**WHAT IS BEING ASKED:** Rewrite the stretch from the line containing "In this setting, is" through the end of the records, swapping "furthest" for "farthest" and leaving all else unchanged. Give only those lines.

══════

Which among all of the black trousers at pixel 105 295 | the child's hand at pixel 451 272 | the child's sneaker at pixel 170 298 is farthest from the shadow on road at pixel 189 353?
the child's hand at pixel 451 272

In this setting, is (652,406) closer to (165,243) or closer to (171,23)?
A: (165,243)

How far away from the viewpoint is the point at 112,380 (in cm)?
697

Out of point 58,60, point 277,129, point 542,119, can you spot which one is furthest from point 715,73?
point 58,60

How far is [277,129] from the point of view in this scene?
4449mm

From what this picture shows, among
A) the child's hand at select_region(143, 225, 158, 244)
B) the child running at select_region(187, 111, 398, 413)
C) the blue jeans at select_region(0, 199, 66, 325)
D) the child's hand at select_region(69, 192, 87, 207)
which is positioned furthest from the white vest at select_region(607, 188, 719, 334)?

══════

**EXERCISE SOLUTION:**
In this setting, is (652,406) closer to (165,243) or closer to (171,23)?
A: (165,243)

How far away from the viewpoint is the point at 112,380 (in cm)?
697

Out of point 58,60, point 277,129, point 542,119, can you spot which one is farthest from point 715,73?
point 58,60

How far is [277,129] from the point of view in this scene?
4449mm

From what this picture shows, among
A) the child's hand at select_region(143, 225, 158, 244)
B) the child running at select_region(187, 111, 398, 413)
C) the blue jeans at select_region(0, 199, 66, 325)
D) the child's hand at select_region(69, 192, 87, 207)
which is positioned farthest from the white vest at select_region(607, 188, 719, 334)?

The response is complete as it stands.